Tanh improves significantly over Sigmoid. Its output is zero-centered (range [-1, 1]), which helps gradient flow. However, it still saturates at extreme values, meaning the vanishing gradient problem is reduced but not eliminated.

ReLU (~97%)

ReLU (max(0, x)) avoids saturation entirely for positive inputs — the gradient is always 1 for activated neurons, allowing it to flow freely. This is why it dramatically outperforms Sigmoid here. ReLU is the standard choice for hidden layers in modern networks.

Leaky ReLU (~97%+)

Leaky ReLU addresses the “dying ReLU” problem: standard ReLU outputs 0 for all negative inputs, which can permanently deactivate neurons.
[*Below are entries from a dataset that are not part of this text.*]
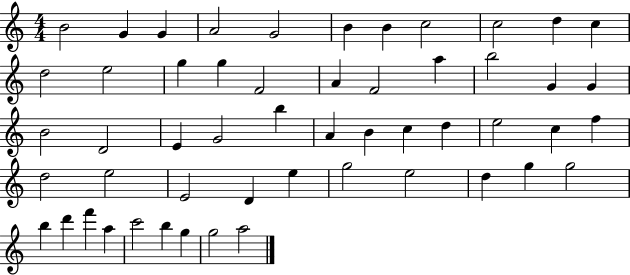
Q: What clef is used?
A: treble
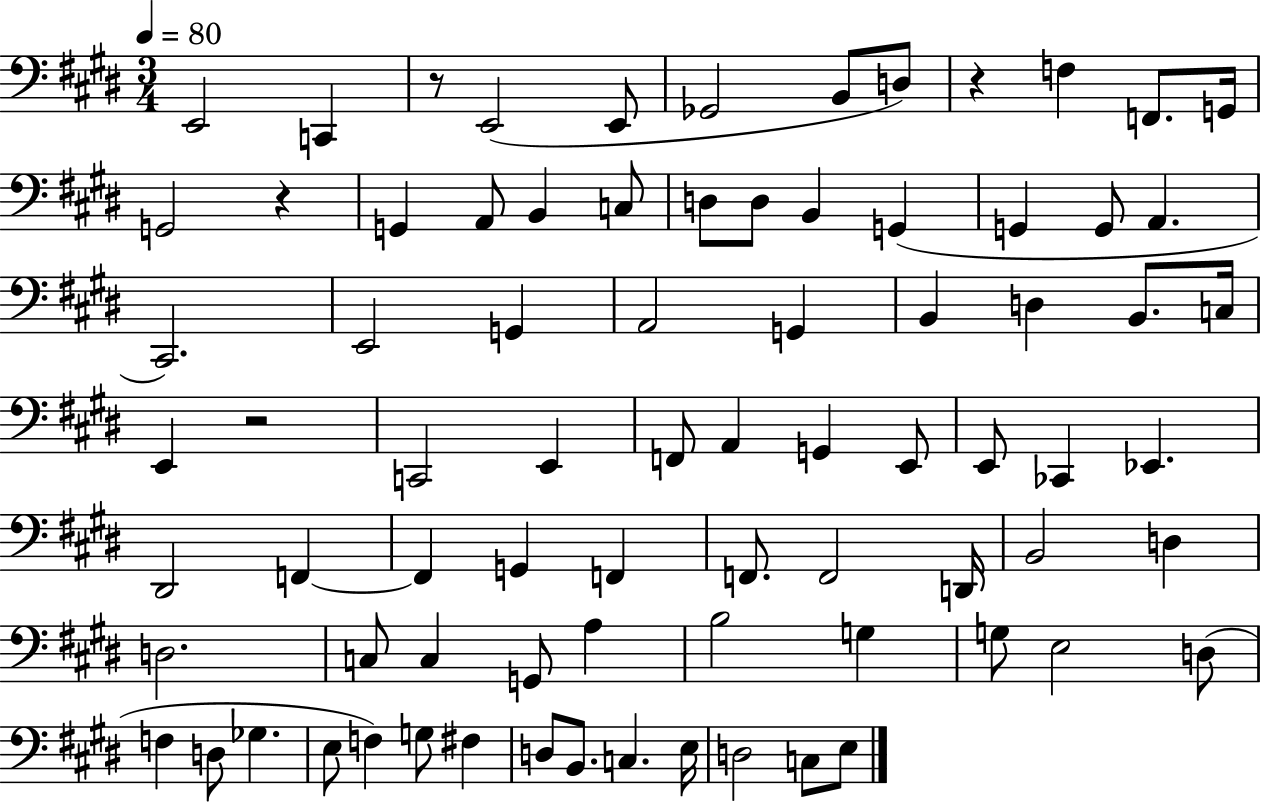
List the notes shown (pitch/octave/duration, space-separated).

E2/h C2/q R/e E2/h E2/e Gb2/h B2/e D3/e R/q F3/q F2/e. G2/s G2/h R/q G2/q A2/e B2/q C3/e D3/e D3/e B2/q G2/q G2/q G2/e A2/q. C#2/h. E2/h G2/q A2/h G2/q B2/q D3/q B2/e. C3/s E2/q R/h C2/h E2/q F2/e A2/q G2/q E2/e E2/e CES2/q Eb2/q. D#2/h F2/q F2/q G2/q F2/q F2/e. F2/h D2/s B2/h D3/q D3/h. C3/e C3/q G2/e A3/q B3/h G3/q G3/e E3/h D3/e F3/q D3/e Gb3/q. E3/e F3/q G3/e F#3/q D3/e B2/e. C3/q. E3/s D3/h C3/e E3/e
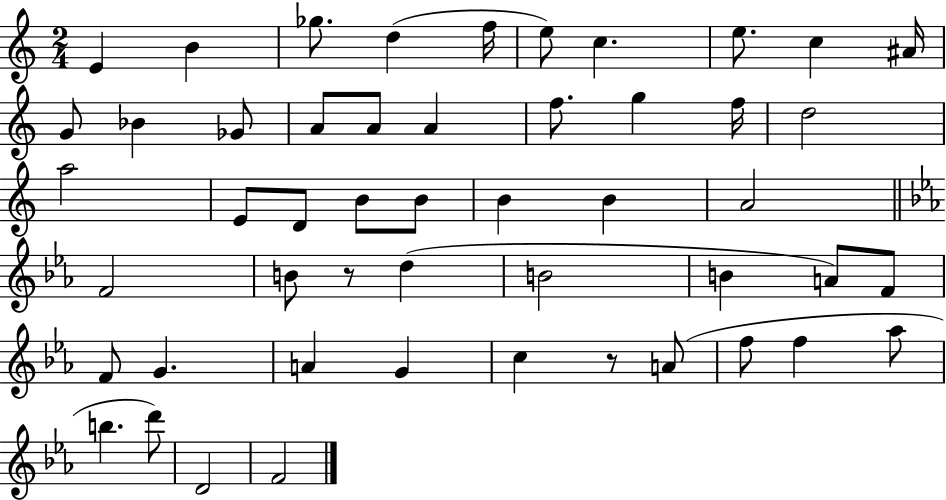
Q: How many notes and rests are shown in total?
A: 50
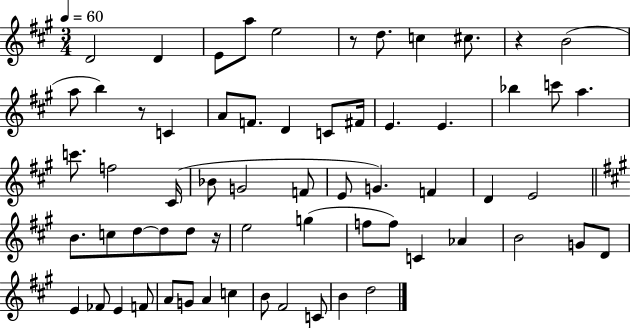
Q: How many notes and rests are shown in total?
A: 64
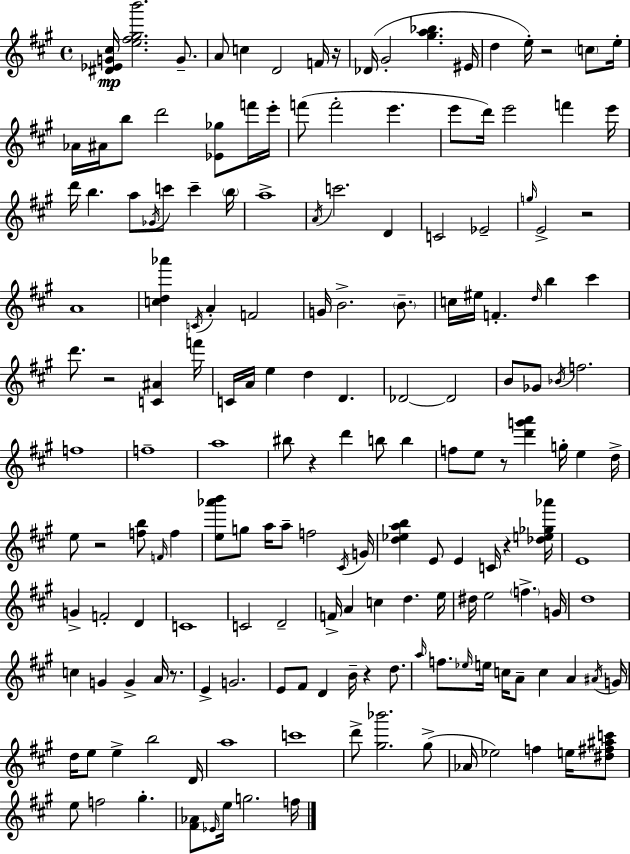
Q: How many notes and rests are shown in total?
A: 173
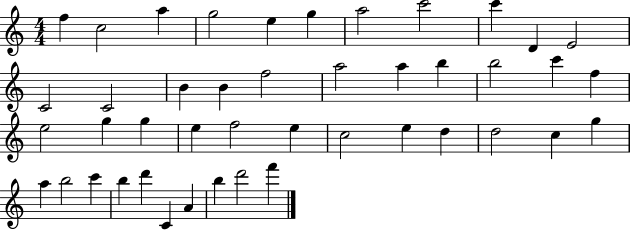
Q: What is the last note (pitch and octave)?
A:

Leaky ReLU keeps a small slope (e.g., 0.01) for negative values, keeping all neurons trainable. The marginal gain over ReLU in this experiment suggests the dying ReLU issue was not severe here.

Takeaway

ReLU and Leaky ReLU are the clear winners. The ~14 percentage point gap between Sigmoid and ReLU directly demonstrates the vanishing gradient problem — theory and experiment match precisely.